Copy out every item below word for word, including the answers, and leave the pictures out.

### RECORDS SUPPLIED

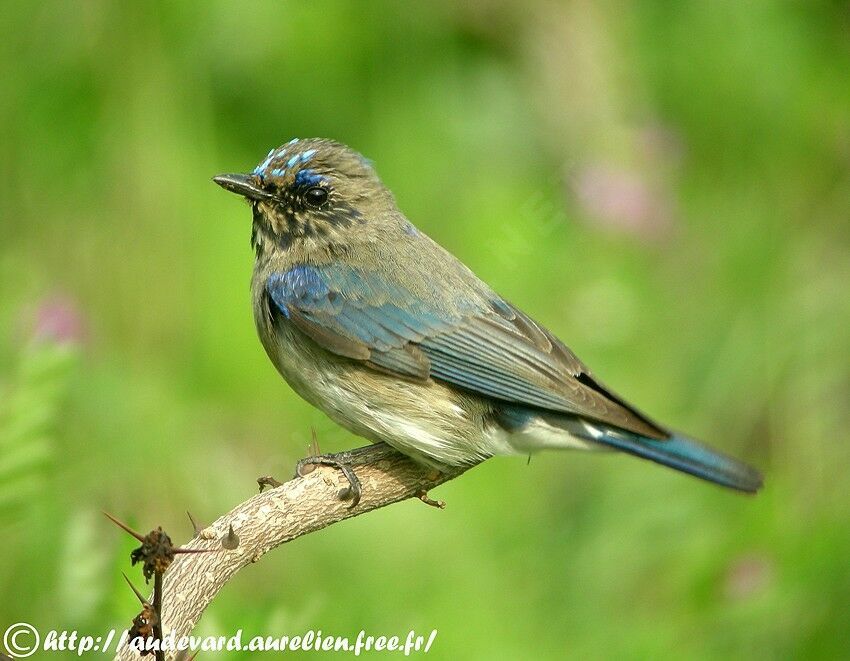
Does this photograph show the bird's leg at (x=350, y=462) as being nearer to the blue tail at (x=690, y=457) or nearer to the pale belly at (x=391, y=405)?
the pale belly at (x=391, y=405)

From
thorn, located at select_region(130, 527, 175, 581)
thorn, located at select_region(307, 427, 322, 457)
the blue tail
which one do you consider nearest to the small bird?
the blue tail

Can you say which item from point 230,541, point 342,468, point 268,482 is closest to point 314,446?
point 342,468

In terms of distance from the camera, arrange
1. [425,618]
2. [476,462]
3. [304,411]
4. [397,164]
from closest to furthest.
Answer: [476,462] → [425,618] → [304,411] → [397,164]

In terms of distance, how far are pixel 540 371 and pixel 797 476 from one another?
2.11m

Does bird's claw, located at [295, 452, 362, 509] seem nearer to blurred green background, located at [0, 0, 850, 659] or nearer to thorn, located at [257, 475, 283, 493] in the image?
thorn, located at [257, 475, 283, 493]

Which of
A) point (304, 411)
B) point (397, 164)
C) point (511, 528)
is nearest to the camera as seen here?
point (511, 528)

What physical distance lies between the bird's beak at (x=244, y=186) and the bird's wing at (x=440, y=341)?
313 millimetres

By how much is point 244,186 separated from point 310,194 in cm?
26

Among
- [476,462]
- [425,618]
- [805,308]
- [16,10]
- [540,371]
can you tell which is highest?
[16,10]

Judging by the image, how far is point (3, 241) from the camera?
6129 millimetres

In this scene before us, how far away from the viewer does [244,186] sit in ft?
15.6

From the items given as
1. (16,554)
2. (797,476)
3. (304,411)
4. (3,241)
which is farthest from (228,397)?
(797,476)

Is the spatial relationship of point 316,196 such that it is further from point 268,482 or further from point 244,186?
point 268,482

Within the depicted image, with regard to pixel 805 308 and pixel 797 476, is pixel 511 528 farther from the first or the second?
pixel 805 308
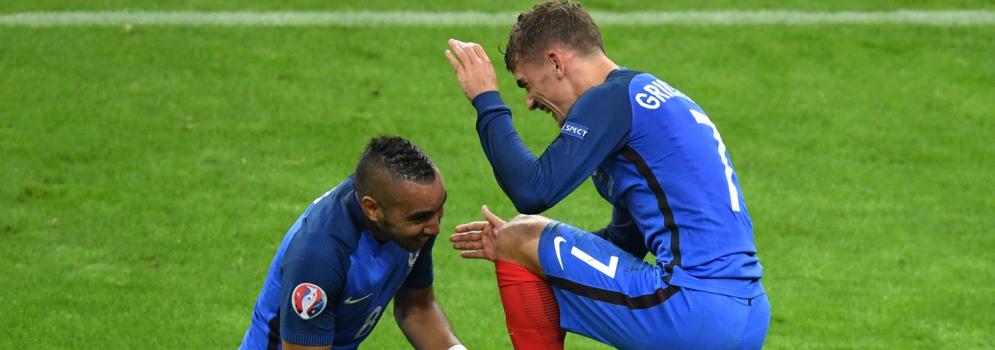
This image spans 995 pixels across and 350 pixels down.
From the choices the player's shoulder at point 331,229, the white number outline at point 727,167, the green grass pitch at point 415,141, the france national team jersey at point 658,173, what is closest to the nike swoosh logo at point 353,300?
the player's shoulder at point 331,229

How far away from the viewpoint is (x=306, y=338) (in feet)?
17.5

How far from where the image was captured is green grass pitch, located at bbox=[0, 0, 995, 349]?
8219mm

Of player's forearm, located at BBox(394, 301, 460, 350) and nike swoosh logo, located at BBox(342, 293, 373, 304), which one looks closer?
nike swoosh logo, located at BBox(342, 293, 373, 304)

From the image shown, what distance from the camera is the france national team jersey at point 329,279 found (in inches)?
207

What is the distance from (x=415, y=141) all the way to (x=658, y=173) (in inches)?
208

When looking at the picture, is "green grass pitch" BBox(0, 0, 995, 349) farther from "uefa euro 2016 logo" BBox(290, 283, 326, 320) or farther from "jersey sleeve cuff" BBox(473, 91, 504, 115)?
"uefa euro 2016 logo" BBox(290, 283, 326, 320)

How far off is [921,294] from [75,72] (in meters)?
6.48

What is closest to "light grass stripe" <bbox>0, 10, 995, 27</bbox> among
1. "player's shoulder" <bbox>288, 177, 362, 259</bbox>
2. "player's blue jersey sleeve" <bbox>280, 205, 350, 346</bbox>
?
"player's shoulder" <bbox>288, 177, 362, 259</bbox>

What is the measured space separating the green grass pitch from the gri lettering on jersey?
254 centimetres

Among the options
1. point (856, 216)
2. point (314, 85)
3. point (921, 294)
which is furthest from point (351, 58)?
point (921, 294)

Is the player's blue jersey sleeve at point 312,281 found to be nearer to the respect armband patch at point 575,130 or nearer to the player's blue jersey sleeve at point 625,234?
the respect armband patch at point 575,130

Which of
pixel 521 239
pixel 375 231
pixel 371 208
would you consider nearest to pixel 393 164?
pixel 371 208

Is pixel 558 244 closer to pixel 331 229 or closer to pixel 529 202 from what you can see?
pixel 529 202

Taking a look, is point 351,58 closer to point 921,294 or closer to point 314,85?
point 314,85
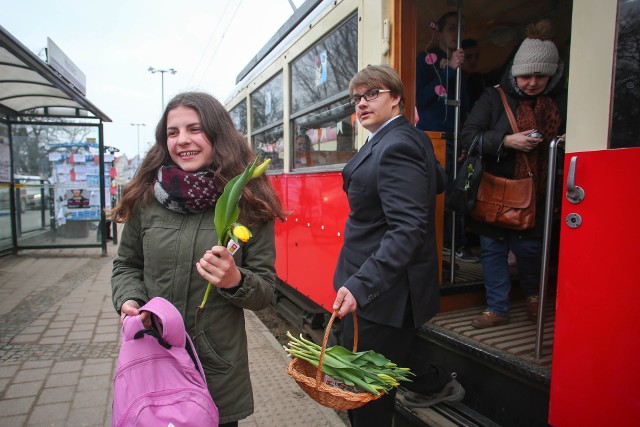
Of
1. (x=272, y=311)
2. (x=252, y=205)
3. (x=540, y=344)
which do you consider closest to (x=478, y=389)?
(x=540, y=344)

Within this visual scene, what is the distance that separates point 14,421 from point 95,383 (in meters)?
0.57

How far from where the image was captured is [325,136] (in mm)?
3398

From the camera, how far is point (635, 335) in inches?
54.1

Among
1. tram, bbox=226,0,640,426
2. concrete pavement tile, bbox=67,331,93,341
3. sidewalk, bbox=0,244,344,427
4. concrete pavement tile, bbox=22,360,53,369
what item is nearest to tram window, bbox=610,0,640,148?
tram, bbox=226,0,640,426

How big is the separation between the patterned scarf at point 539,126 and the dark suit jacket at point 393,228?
93cm

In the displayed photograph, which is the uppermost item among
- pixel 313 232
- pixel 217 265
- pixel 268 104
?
pixel 268 104

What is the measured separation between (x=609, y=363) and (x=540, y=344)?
2.06ft

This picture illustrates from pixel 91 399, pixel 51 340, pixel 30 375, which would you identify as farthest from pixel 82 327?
pixel 91 399

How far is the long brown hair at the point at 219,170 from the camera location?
5.03ft

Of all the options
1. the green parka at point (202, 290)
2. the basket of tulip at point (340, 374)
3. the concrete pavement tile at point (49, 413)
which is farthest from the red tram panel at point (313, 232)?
the concrete pavement tile at point (49, 413)

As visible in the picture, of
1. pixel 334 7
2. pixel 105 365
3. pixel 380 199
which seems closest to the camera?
pixel 380 199

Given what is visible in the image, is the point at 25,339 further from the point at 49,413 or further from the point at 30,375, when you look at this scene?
the point at 49,413

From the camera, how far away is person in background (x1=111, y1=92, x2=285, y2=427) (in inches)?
57.7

######

RESULT FOR THIS TASK:
Does this photograph show the bird's leg at (x=350, y=462) as being nearer to the blue tail at (x=690, y=457) or nearer to the pale belly at (x=391, y=405)?
the pale belly at (x=391, y=405)

From
thorn, located at select_region(130, 527, 175, 581)
thorn, located at select_region(307, 427, 322, 457)
the blue tail
which one do you consider nearest to the small bird?
the blue tail

Can you say which item from point 230,541, point 342,468, point 268,482 is closest to point 314,446?
point 342,468

In terms of distance from the camera, arrange
1. [425,618]
2. [476,462]
3. [304,411]
4. [397,164]
from closest to furthest.
Answer: [476,462] → [425,618] → [304,411] → [397,164]

In terms of distance, how far are pixel 540 371 and pixel 797 476 from one another?
2.11m

Does bird's claw, located at [295, 452, 362, 509] seem nearer to blurred green background, located at [0, 0, 850, 659] or nearer to thorn, located at [257, 475, 283, 493] in the image?
thorn, located at [257, 475, 283, 493]

Which of
A) point (304, 411)
B) point (397, 164)
C) point (511, 528)
is nearest to the camera as seen here?
point (511, 528)

What physical distance lies between the bird's beak at (x=244, y=186) and the bird's wing at (x=440, y=341)?
313 millimetres

By how much is point 244,186 separated from point 310,194 in cm?
26

Among
- [476,462]
- [425,618]
- [805,308]
- [16,10]
- [540,371]
can you tell which is highest?
[16,10]

Judging by the image, how far is point (3, 241) from the camera?
6129 millimetres

In this scene before us, how far away from the viewer does [244,186] sit in ft?
15.6

From the items given as
1. (16,554)
2. (797,476)
3. (304,411)
4. (3,241)
which is farthest from (228,397)?
(797,476)

Is the spatial relationship of point 316,196 such that it is further from point 268,482 or further from point 244,186?
point 268,482

Within the depicted image, with regard to pixel 805 308 and pixel 797 476, is pixel 511 528 farther from the first or the second?
pixel 805 308
This image spans 995 pixels across and 350 pixels down.
From the choices the player's shoulder at point 331,229, the white number outline at point 727,167, the green grass pitch at point 415,141, the france national team jersey at point 658,173, what is closest to the nike swoosh logo at point 353,300?
the player's shoulder at point 331,229

How far away from the viewpoint is (x=306, y=338) (in feet)?
17.5

How far from where the image was captured is green grass pitch, located at bbox=[0, 0, 995, 349]?
8219mm

Of player's forearm, located at BBox(394, 301, 460, 350) and nike swoosh logo, located at BBox(342, 293, 373, 304), which one looks closer?
nike swoosh logo, located at BBox(342, 293, 373, 304)

From the image shown, what distance from the camera is the france national team jersey at point 329,279 found (in inches)?
207

What is the distance from (x=415, y=141) all the way to (x=658, y=173) (in inches)?
208

When looking at the picture, is "green grass pitch" BBox(0, 0, 995, 349) farther from "uefa euro 2016 logo" BBox(290, 283, 326, 320) or farther from "jersey sleeve cuff" BBox(473, 91, 504, 115)?
"uefa euro 2016 logo" BBox(290, 283, 326, 320)

How far off is [921,294] from [75,72] (in meters)?
6.48

What is closest to "light grass stripe" <bbox>0, 10, 995, 27</bbox> among
1. "player's shoulder" <bbox>288, 177, 362, 259</bbox>
2. "player's blue jersey sleeve" <bbox>280, 205, 350, 346</bbox>
?
"player's shoulder" <bbox>288, 177, 362, 259</bbox>

What is the measured space separating the green grass pitch from the gri lettering on jersey?
254 centimetres

Among the options
1. point (856, 216)
2. point (314, 85)
3. point (921, 294)
which is furthest from point (351, 58)?
point (921, 294)

Is the player's blue jersey sleeve at point 312,281 found to be nearer to the respect armband patch at point 575,130 or nearer to the player's blue jersey sleeve at point 625,234?
the respect armband patch at point 575,130

Which of
pixel 521 239
pixel 375 231
pixel 371 208
would you consider nearest to pixel 393 164?
pixel 371 208

Is pixel 558 244 closer to pixel 331 229 or closer to pixel 529 202 from what you can see?
pixel 529 202

Taking a look, is point 351,58 closer to point 921,294 or closer to point 314,85?
point 314,85
Of
1. (x=272, y=311)
2. (x=252, y=205)
3. (x=540, y=344)
which do you consider closest to (x=478, y=389)?
(x=540, y=344)

Within this visual scene, what is the distance that separates point 14,421 from point 95,383 (in meters)?
0.57

How far from where the image was captured is [325,136] (in mm)?
3398

From the camera, how far is point (635, 335) in inches?
54.1

Among
1. tram, bbox=226,0,640,426
2. concrete pavement tile, bbox=67,331,93,341
3. sidewalk, bbox=0,244,344,427
4. concrete pavement tile, bbox=22,360,53,369
what item is nearest to tram window, bbox=610,0,640,148?
tram, bbox=226,0,640,426

How big is the separation between the patterned scarf at point 539,126 and the dark suit jacket at point 393,228?
93cm

In the displayed photograph, which is the uppermost item among
- pixel 313 232
- pixel 217 265
- pixel 268 104
?
pixel 268 104

What is the measured separation between (x=609, y=363) and (x=540, y=344)?
2.06ft

This picture illustrates from pixel 91 399, pixel 51 340, pixel 30 375, which would you identify as farthest from pixel 82 327?
pixel 91 399

How far is the long brown hair at the point at 219,170 from the camera location?
5.03ft

Of all the options
1. the green parka at point (202, 290)
2. the basket of tulip at point (340, 374)
3. the concrete pavement tile at point (49, 413)
which is farthest from the red tram panel at point (313, 232)?
the concrete pavement tile at point (49, 413)

As visible in the picture, of
1. pixel 334 7
2. pixel 105 365
3. pixel 380 199
which seems closest to the camera?
pixel 380 199

Given what is visible in the image, is the point at 25,339 further from the point at 49,413 or further from the point at 30,375, when you look at this scene?
the point at 49,413

From the camera, how far away is person in background (x1=111, y1=92, x2=285, y2=427) (in inches)?
57.7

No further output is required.